-- Consegna --
Prosegui il brano sulla Certosa di Calci e sugli ideali certosini, riprendendo subito dopo la sua ultima frase.

::: Brano

Gli ideali dell’ordine certosino proponevano il ritorno della chiesa alle origini, all’eremitismo e alla vita frugale e spirituale, in cui le cure del corpo e del mondo venivano lasciate in disparte al fine di aspirare a una vita in totale ritiro, una vita che ricalcasse quell’ideale dei santi padri del deserto (come S. Antonio, S. Paolo e S. Ilarione) che da secoli mostravano all’uomo come resistere alle tentazioni della carne, del cibo, del potere e del demonio.

La Certosa di Calci inizia a prendere forma nel 1366 e diventa il nuovo “deserto”, porto di salvezza e città monastica, in cui i certosini possono condurre la loro vita verso l’ascesi spirituale. Chiuso da spesse mura che lo isolano dal mondo, questo angolo di paradiso diventa il riflesso della Gerusalemme Celeste che, sebbene privata di contatti con il mondo esterno, si apre verso un mondo altro che conduce il monaco a intraprendere un cammino spirituale verso la perfezione e l’immortalità.

::::::
::: Materiale fornito

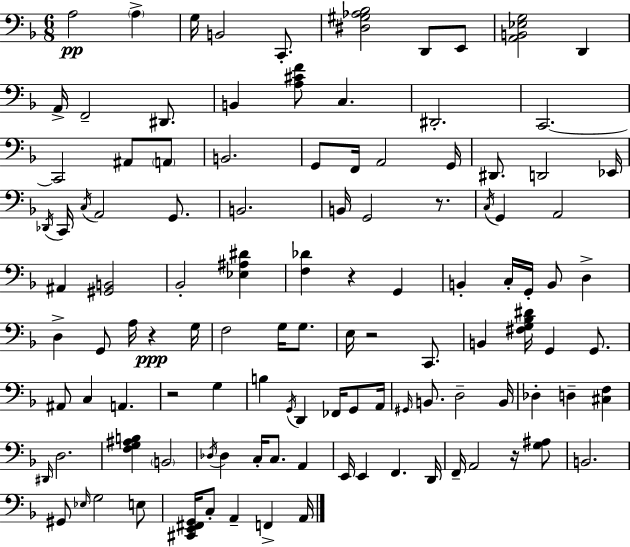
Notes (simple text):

A3/h A3/q G3/s B2/h C2/e. [D#3,G#3,Ab3,Bb3]/h D2/e E2/e [A2,B2,Eb3,G3]/h D2/q A2/s F2/h D#2/e. B2/q [A3,C#4,F4]/e C3/q. D#2/h. C2/h. C2/h A#2/e A2/e B2/h. G2/e F2/s A2/h G2/s D#2/e. D2/h Eb2/s Db2/s C2/s C3/s A2/h G2/e. B2/h. B2/s G2/h R/e. C3/s G2/q A2/h A#2/q [G#2,B2]/h Bb2/h [Eb3,A#3,D#4]/q [F3,Db4]/q R/q G2/q B2/q C3/s G2/s B2/e D3/q D3/q G2/e A3/s R/q G3/s F3/h G3/s G3/e. E3/s R/h C2/e. B2/q [F#3,G3,Bb3,D#4]/s G2/q G2/e. A#2/e C3/q A2/q. R/h G3/q B3/q G2/s D2/q FES2/s G2/e A2/s G#2/s B2/e. D3/h B2/s Db3/q D3/q [C#3,F3]/q D#2/s D3/h. [F3,G3,A#3,B3]/q B2/h Db3/s Db3/q C3/s C3/e. A2/q E2/s E2/q F2/q. D2/s F2/s A2/h R/s [G3,A#3]/e B2/h. G#2/e Eb3/s G3/h E3/e [C#2,E2,F#2,G2]/s C3/e A2/q F2/q A2/s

::::::

-- Risposta --
Tutta la grande e spaziosa struttura della Certosa è stata infatti concepita e costruita in funzione di questo sacro cammino: la ricerca di geometrie e prospettive simmetriche nelle forme architettoniche, la necessità smussare tutti gli angoli e gli spigoli per dare alle strutture una forma morbida, l’uso del marmo candido, la creazione di percorsi simbolici delineati dalle sculture dei santi, dalla fontana monumentale del chiostro, dal tempio e dalla grande cisterna, sono tutti elementi che mostrano il percorso spirituale segnato dalla volontà di passare dall’imperfetto al perfetto, dalla sfera terrena a quella divina, esemplificata dalla ricerca delle simmetrie, del candore e dalla forma del cerchio che si ripete spesso nelle strutture della Certosa, e che secondo S. Gerolamo “è la più bella di tutte le figure”.

Il monastero segue quindi una struttura perfetta a griglia geometrica tripartita: il nucleo dei conversi, il cenobio dei certosini e il chiostro dei padri, distribuiti secondo un ideale di graduale distacco dal mondo che protegge l’isolamento dei nuovi anacoreti certosini e che ricalca il percorso di ascesi, la così detta “triplice via” del certosino Ugo di Balma (tardo XIII secolo), purgativa, illuminativa e unitiva, che dal caos delle cure terrene portava all’amore per Dio tramite la meditazione solitaria.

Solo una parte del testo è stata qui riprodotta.